Está nas mãos do juiz Marcello Ferreira Granado, da 7ª Vara Criminal da Justiça Federal do Rio de Janeiro, uma denúncia explosiva contra o Banco Central (BC). O documento chegou às mãos do magistrado em fins de novembro. Pesa sobre a instituição financeira, desta vez, a suspeita de que diretores e funcionários de carreira graduados do BC tenham se unido com o objetivo de tirar proveito de alguns processos de liquidação extrajudicial. O inquérito instaurado pela Polícia Federal do Rio investiga o envolvimento do ex-diretor de Fiscalização Cláudio Mauch, da atual diretora da área, Tereza Grossi, e de quatro funcionários nomeados para cuidar das liquidações dos bancos Vetor e Open, da Astra Distribuidora de Títulos e Valores Mobiliários e da Bell Empreendimentos e Participações Ltda. O delegado federal Deuler da Rocha investiga as práticas de formação de quadrilha, peculato, corrupção passiva e outras irregularidades. “A denúncia trata de atos praticados pela alta cúpula do BC, que teria manipulado as liquidações com o objetivo de conseguir vantagens”, afirma Rocha.
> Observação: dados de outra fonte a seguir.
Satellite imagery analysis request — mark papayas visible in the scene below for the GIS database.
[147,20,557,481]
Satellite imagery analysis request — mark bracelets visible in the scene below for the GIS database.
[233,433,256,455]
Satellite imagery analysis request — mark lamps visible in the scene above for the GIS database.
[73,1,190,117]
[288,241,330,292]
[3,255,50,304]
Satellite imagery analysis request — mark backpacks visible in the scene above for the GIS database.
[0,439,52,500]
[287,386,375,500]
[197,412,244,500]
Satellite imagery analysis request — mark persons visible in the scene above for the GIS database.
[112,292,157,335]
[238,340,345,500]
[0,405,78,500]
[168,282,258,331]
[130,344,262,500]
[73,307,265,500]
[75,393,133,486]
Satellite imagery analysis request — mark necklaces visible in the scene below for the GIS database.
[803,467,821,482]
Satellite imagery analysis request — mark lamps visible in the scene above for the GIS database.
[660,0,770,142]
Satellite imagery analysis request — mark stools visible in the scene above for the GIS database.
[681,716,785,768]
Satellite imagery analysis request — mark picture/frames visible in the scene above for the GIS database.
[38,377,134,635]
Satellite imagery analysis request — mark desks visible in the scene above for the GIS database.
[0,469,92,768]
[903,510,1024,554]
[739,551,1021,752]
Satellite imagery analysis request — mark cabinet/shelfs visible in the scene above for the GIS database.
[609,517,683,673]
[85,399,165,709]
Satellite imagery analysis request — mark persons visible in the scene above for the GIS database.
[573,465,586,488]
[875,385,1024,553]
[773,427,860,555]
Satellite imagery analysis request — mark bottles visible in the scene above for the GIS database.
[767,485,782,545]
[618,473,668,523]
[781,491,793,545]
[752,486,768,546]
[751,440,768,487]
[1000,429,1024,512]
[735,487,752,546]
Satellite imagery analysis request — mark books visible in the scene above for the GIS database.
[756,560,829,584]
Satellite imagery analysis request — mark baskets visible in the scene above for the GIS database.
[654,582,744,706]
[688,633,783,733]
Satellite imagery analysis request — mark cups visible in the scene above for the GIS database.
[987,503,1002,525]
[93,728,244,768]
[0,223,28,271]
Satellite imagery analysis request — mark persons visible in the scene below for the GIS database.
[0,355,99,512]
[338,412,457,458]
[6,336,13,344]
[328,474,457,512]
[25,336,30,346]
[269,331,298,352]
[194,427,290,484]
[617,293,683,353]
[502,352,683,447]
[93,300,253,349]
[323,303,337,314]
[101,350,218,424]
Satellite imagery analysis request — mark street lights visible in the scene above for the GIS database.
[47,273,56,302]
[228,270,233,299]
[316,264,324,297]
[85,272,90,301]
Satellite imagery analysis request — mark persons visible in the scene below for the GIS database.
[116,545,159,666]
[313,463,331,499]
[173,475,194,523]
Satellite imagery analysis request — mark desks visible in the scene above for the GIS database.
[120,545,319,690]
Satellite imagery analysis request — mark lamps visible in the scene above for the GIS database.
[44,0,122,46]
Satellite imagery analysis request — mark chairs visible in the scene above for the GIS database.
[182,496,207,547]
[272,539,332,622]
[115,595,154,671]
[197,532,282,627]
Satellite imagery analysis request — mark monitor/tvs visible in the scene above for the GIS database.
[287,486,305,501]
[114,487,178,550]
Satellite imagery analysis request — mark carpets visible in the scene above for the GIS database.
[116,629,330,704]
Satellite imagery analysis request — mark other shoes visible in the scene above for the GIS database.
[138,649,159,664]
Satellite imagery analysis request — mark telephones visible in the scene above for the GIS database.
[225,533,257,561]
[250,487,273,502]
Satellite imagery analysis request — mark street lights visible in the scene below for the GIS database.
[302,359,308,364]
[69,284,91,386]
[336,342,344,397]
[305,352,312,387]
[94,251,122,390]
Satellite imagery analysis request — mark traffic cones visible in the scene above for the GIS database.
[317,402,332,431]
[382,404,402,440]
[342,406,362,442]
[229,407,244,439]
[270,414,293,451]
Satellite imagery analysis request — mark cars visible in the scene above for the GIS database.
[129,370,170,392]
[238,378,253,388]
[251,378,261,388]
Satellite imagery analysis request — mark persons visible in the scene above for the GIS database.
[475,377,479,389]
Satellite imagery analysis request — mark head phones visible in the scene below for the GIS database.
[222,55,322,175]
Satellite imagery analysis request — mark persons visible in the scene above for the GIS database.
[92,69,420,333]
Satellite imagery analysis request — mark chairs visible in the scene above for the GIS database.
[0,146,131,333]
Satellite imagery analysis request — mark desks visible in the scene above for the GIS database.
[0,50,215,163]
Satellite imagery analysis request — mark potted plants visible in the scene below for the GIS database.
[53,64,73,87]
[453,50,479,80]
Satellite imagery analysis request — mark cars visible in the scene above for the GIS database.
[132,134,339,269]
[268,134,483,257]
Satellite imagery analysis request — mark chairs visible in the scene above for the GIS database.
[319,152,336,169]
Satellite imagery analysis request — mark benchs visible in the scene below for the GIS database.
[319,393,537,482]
Nomeado pelo BC, o liquidante tem como missão sanear a instituição financeira que foi à bancarrota. O problema é que, em alguns casos, as liquidações têm criado mais prejuízos do que soluções. Isso teria acontecido nos casos denunciados, encaminhados ao procurador-geral da República, Geraldo Brindeiro. Em uma carta com quatro páginas, o denunciante – não identificado pela PF – fez várias acusações que envolvem dirigentes do BC em irregularidades. A mais grave é a de que Mauch teria criado “uma empresa encarregada de cobrar créditos de difícil liquidação, titulados por instituições financeiras em regime de liquidação extrajudicial”. Mauch nega a acusação e diz que sua empresa, a Quantum Consultoria, oferece serviços para a área financeira, não incluindo entre seus clientes instituições liquidadas. “Não tenho nada a esconder. Tudo o que fiz nos meus 20 anos de carreira como funcionário público está registrado no BC”, afirma. Mesmo assim, a denúncia atiçou o deputado petista Aloízio Mercadante (SP). “Seria no mínimo antiético que um funcionário com informações estratégicas venha a usá-las para obter lucros. Vamos apurar o caso”, anunciou Mercadante.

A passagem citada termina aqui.